西岡さんは東大合格後、漫画『ドラゴン桜2』の担当編集となり、多くの東大生に、育ってきた家庭環境や実践してきた勉強法などを取材してきました。ドラマ日曜劇場「ドラゴン桜」では、脚本の監修(東大監修)を担当。そんな活動の中で、「頭を良くするには、メンタルの力(非認知能力)が大事」と痛感し、今年5月、「受験勉強で得られる非認知能力」をテーマにした『東大メンタル 「ドラゴン桜」に学ぶ やりたくないことでも結果を出す技術』(日経BP)を出版、大きな反響を呼んでいます。

今回のテーマは前回に続き中学受験。中学受験にトラウマがあるという西岡さんと一緒に「東大生になった今だから分かる、中学受験の正解」を考えます。

【1】偏差値35のいじめられっ子が、東大受験を決意した理由
【2】偏差値35から東大合格した僕と母の「中学受験トラウマ」
【3】東大生だから分かる「中学受験で失敗していい理由」 ←今回はココ
【4】誇れるものがない子どもにこそ、東大受験を勧めたい理由

「東大合格」はお金で買える?

加藤紀子(以下、加藤) 前回は、西岡さんが中学受験したときのお話を伺いました。

 西岡さんにとって中学受験はトラウマで、お母さんにも挫折感があったんじゃないか、というお話でした。でも、その挫折感が逆にプラスに働いて、西岡さんの「偏差値35からの東大合格」につながったように感じます。

 要するに「中学受験で人生は決まらない」ということなんですよね。

編集部(以下、――) でも、中学受験の渦中にいる親にしてみれば、今、目の前にある入試で成功するかどうかが全て……といった気持ちになりがちですよね。どうしても。
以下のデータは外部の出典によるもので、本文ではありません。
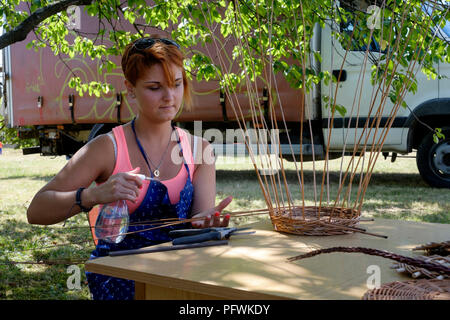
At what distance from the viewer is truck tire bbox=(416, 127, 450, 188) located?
587cm

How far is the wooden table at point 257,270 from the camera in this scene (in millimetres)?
857

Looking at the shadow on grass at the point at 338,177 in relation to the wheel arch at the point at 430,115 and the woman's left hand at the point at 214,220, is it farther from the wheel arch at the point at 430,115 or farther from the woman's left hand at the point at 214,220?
the woman's left hand at the point at 214,220

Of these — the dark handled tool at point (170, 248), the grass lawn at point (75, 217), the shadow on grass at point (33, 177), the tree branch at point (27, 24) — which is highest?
the tree branch at point (27, 24)

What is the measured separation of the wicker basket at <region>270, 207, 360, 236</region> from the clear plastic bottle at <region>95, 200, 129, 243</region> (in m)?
0.39

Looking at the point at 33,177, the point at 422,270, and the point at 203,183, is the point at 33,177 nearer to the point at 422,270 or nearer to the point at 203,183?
the point at 203,183

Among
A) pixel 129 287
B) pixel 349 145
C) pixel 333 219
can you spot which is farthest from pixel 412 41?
pixel 349 145

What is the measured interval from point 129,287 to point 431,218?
3.58 m

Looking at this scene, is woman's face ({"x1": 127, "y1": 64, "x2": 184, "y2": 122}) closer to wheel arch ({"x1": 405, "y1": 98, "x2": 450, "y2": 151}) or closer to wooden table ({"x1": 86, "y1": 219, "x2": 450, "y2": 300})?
wooden table ({"x1": 86, "y1": 219, "x2": 450, "y2": 300})

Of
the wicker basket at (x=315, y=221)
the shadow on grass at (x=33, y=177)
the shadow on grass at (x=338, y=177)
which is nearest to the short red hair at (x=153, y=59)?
the wicker basket at (x=315, y=221)

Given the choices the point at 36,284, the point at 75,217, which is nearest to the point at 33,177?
the point at 75,217

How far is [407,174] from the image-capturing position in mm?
7965

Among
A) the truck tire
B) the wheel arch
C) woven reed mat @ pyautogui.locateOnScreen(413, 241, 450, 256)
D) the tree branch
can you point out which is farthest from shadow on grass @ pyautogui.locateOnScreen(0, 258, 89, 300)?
the truck tire

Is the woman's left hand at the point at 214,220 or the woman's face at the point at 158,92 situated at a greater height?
the woman's face at the point at 158,92

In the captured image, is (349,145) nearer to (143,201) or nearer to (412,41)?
(412,41)
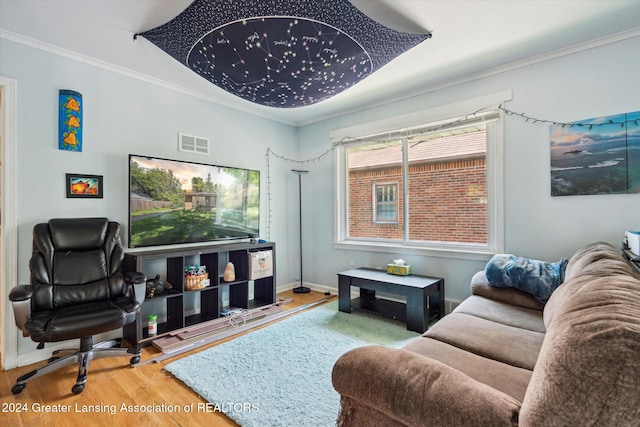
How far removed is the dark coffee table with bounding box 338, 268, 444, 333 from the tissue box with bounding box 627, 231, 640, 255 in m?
1.43

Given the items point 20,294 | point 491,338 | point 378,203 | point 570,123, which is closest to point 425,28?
point 570,123

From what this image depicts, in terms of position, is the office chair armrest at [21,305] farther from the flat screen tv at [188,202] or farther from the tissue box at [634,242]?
the tissue box at [634,242]

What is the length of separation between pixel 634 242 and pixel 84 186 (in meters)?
4.17

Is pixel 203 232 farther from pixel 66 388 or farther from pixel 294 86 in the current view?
pixel 294 86

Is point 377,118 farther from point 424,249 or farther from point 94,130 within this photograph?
point 94,130

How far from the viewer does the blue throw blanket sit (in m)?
2.18

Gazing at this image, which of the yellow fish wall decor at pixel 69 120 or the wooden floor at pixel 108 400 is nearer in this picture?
the wooden floor at pixel 108 400

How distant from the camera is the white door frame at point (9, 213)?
2.27 metres

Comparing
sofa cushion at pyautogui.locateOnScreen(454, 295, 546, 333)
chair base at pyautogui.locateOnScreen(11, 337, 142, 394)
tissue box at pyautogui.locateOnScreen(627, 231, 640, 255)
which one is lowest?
chair base at pyautogui.locateOnScreen(11, 337, 142, 394)

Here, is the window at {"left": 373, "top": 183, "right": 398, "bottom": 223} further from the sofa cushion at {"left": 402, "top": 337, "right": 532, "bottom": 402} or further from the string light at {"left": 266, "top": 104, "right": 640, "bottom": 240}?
the sofa cushion at {"left": 402, "top": 337, "right": 532, "bottom": 402}

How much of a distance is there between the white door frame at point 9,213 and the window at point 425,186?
323cm

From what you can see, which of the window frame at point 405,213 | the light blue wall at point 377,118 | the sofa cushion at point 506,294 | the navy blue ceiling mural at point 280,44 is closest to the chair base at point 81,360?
the light blue wall at point 377,118

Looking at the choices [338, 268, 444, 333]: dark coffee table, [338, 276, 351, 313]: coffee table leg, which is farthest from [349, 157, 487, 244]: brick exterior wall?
[338, 276, 351, 313]: coffee table leg

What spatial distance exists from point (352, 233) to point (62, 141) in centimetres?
322
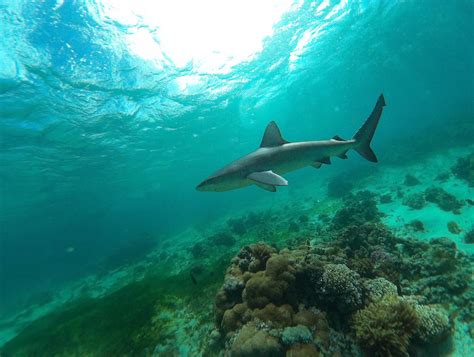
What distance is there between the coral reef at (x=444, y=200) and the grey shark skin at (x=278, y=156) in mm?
6369

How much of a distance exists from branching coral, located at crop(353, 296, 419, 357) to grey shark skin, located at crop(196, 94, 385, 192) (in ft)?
9.64

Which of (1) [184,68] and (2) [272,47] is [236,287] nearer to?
(1) [184,68]

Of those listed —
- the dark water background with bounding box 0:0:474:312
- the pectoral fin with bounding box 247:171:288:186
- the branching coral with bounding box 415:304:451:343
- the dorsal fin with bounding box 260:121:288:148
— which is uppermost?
the dark water background with bounding box 0:0:474:312

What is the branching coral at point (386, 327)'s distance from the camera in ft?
11.6

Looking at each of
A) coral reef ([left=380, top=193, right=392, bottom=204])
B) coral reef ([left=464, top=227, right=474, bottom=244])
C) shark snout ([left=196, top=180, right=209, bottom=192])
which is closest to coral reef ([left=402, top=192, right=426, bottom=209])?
coral reef ([left=380, top=193, right=392, bottom=204])

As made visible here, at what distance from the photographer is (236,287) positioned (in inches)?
210

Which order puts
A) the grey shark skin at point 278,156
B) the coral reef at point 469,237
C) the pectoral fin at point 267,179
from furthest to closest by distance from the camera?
the coral reef at point 469,237
the grey shark skin at point 278,156
the pectoral fin at point 267,179

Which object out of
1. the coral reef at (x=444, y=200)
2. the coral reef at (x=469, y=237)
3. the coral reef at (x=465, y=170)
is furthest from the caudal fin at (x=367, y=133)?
the coral reef at (x=465, y=170)

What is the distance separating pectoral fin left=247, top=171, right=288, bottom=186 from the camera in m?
4.77

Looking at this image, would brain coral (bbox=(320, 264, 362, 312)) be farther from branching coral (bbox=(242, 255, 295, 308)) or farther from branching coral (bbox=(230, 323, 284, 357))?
branching coral (bbox=(230, 323, 284, 357))

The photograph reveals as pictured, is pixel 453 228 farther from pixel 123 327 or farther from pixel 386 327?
pixel 123 327

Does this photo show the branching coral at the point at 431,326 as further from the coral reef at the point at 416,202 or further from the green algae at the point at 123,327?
the coral reef at the point at 416,202

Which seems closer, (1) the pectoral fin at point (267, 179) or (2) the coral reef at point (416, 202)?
(1) the pectoral fin at point (267, 179)

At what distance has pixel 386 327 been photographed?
374cm
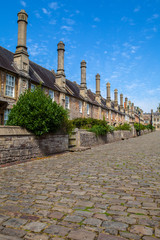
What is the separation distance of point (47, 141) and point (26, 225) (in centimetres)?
857

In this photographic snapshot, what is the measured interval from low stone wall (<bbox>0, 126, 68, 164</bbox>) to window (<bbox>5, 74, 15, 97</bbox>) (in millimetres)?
8328

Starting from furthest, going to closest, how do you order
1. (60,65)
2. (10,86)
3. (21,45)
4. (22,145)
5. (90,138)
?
(60,65) → (21,45) → (10,86) → (90,138) → (22,145)

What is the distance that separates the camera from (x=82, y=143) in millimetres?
16000

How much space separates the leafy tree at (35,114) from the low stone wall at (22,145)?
1.70ft

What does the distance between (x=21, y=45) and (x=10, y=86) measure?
175 inches

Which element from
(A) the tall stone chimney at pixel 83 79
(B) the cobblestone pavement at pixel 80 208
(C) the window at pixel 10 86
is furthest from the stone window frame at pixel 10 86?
(A) the tall stone chimney at pixel 83 79

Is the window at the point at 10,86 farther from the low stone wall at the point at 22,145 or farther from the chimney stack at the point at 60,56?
the chimney stack at the point at 60,56

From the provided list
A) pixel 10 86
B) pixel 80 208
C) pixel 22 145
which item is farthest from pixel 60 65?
pixel 80 208

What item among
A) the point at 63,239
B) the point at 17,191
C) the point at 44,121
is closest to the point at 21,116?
the point at 44,121

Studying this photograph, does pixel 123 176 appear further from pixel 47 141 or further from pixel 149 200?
pixel 47 141

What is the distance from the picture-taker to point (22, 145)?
29.9ft

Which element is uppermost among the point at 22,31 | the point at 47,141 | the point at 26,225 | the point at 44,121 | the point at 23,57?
the point at 22,31

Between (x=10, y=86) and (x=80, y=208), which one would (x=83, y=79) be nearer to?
(x=10, y=86)

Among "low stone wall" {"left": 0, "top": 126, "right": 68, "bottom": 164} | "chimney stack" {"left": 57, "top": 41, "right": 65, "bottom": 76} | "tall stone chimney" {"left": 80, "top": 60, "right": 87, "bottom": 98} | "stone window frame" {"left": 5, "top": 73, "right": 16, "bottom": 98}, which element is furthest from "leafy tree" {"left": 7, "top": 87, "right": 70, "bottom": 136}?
"tall stone chimney" {"left": 80, "top": 60, "right": 87, "bottom": 98}
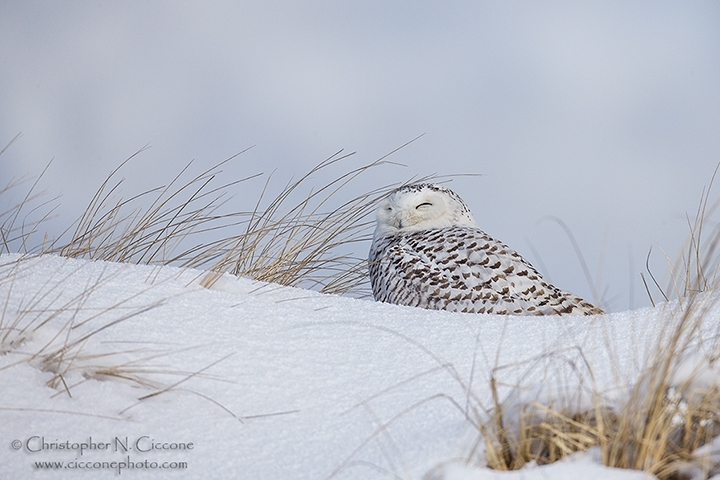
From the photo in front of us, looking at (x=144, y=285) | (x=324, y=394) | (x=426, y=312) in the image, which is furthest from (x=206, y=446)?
(x=426, y=312)

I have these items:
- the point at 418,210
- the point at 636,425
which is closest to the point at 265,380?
the point at 636,425

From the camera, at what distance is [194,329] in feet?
8.00

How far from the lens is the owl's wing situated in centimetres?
335

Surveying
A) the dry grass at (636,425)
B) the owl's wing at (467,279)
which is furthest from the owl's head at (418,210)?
the dry grass at (636,425)

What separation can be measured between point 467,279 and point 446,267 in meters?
0.13

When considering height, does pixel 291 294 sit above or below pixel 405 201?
below

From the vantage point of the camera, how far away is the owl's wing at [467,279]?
11.0 ft

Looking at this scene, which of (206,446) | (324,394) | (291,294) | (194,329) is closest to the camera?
(206,446)

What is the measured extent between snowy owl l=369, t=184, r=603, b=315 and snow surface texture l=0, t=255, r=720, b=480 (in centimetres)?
57

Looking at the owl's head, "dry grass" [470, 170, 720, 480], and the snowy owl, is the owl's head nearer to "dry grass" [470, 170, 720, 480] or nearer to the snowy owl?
the snowy owl

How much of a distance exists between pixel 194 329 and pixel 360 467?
0.94 meters

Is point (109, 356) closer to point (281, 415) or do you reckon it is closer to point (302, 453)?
point (281, 415)

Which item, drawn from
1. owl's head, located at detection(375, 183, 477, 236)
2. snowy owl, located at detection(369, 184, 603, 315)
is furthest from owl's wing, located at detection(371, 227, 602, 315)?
owl's head, located at detection(375, 183, 477, 236)

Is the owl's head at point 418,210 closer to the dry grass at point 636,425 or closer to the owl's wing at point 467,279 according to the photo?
the owl's wing at point 467,279
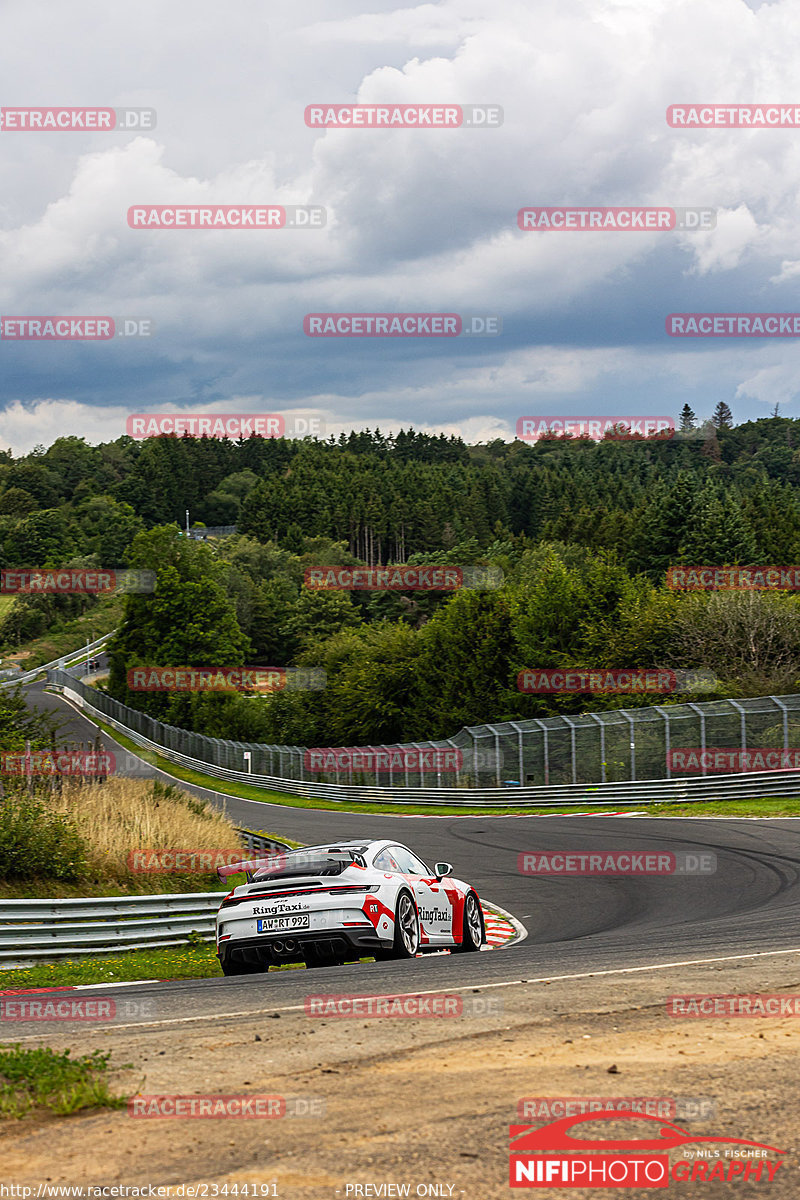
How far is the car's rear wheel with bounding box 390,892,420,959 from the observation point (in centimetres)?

西岡壱誠(以下、西岡) 実際、難関の中高一貫校から東大に進学する学生は多いわけですし。

 現実には『ドラゴン桜』とは真逆(まぎゃく)で、子どもを東大に合格させたいって本気で思うなら、親の頑張りとお金でなんとかなってしまう状況もあります。それこそ、子どもが生まれたら東京のこの地区に住んで、この塾に入れて、この学校に合格させて……っていうことをすれば、そこそこ高い確率で東大に合格させられるかもしれません。

 今は東大受験がメソッドとして攻略されていて、そのメソッドを手に入れればかなり合格しやすい環境にはなっていると思います

加藤 東大攻略のメソッドというのは、例えば鉄緑会ですね。東京と大阪に拠点を持つ塾で、灘や御三家といった超進学校の生徒が数多く在籍しています。

―― 「東京大学受験指導専門塾」を標榜する塾ですね。最難関の理科三類で定員の半数以上を鉄緑会出身生が占めるなど、合格実績も断トツです。